Bank of Nova Scotia upgraded

Macquarie Research analyst Sumit Malhotra upgraded Bank of Nova Scotia to Neutral from Underperform, noting that the stock has declined a sector-worst 9% in 2010.

He told clients that its valuation no longer warrants an Underperform rating, particularly given the positive outlook on the progress of BNS building out its underrepresented business lines, and the smaller exposure it has to both capital markets and the United States as a whole – the areas that face the greatest regulatory risk.

Both non-performing loan formations and provisions for capital losses declined in the fourth quarter for Scotiabank’s international segment, which Mr. Malhotra calls a signficant development given that its differentiated operations are important to investor sentiment. Similarly, the analyst noted that Citigroup Inc. cited “improving economic conditions” as a factor that aided the quarter-over-quarter decline in Latin America credit losses.
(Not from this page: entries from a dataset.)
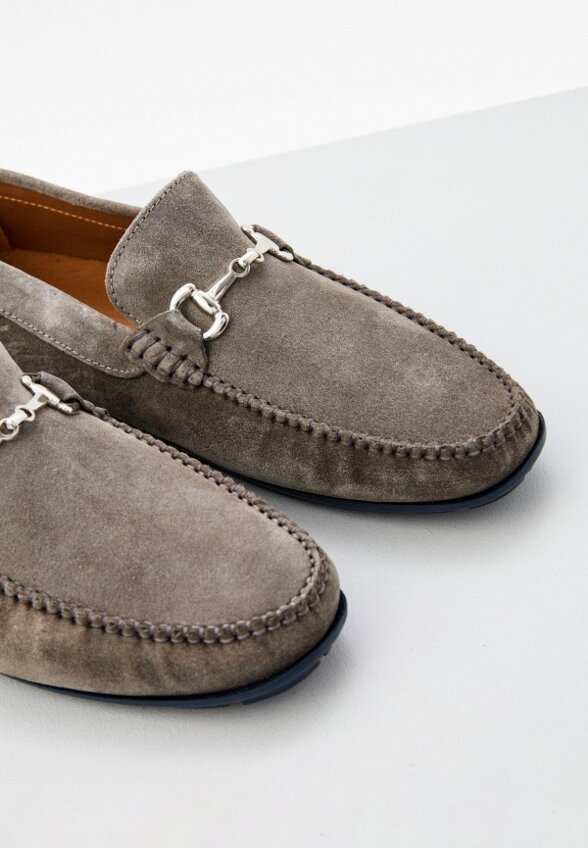 Мокасины Principe di Bologna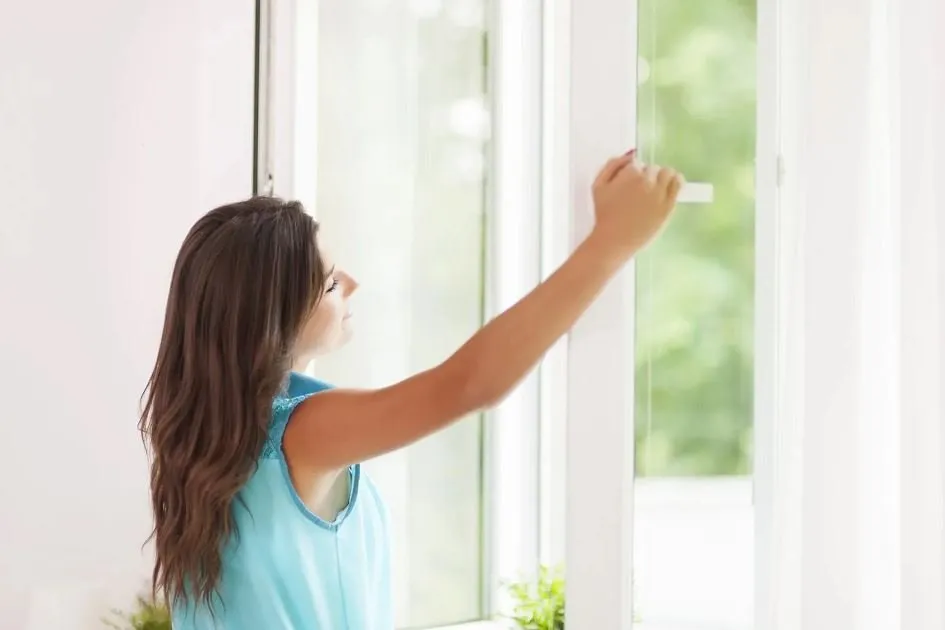 Slide of All American AC Heating & Refrigeration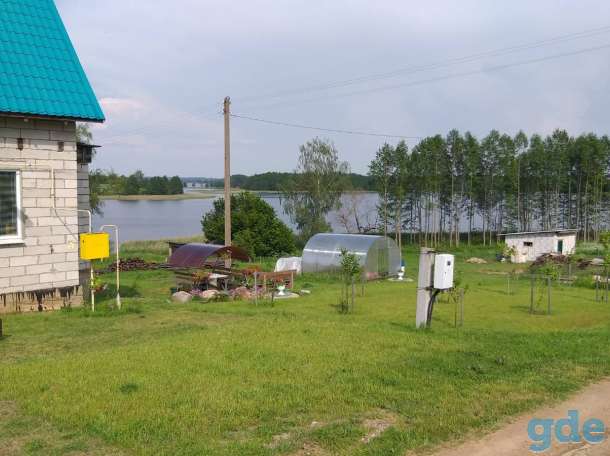 Агроусадьба 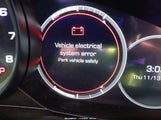 Porsche Cayenne S WP1AB2AYXKDA61753 снимка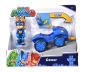 Preview: Simba 109402421 - PJ Masks Quad Catboy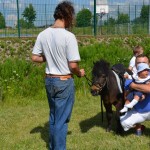 Festyn Parafialno-Gminny ku czci św. Antoniego 2016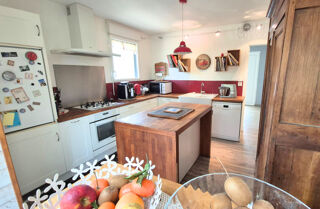  Maison à vendre 6 pièces 115 m²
In terms of the Basel proposals and the impact on the bank’s Tier 1 ratio, he said it should decline from 10.67% currently to 7.17% – one of the lowest in the sector. So while capital uncertainty will likely limit deployment in the interim, Mr. Malhotra noted that Scotiabank should be able to recover more than 200 basis points of Tier 1 in 2010-2012.

The lower Tier 1 ratio also reflects in large part management’s decision not to issue common equity at depressed levels in 2008. In fact, the bank’s share could is up just 4% since the end of 2007, compared to 11% to 20% gains for its peers.

“Though BNS faces its share of challenges (managing with lower capital, slowing loan growth, uncertain credit outlook), we believe the bank has the revenue and expense levers to generate a more-than-respectable level of profitability in 2010,” the analyst said. “We have always believed that BNS should trade at a premium to the sector, it was just question of how much.”

His target price on the stock is $45.50.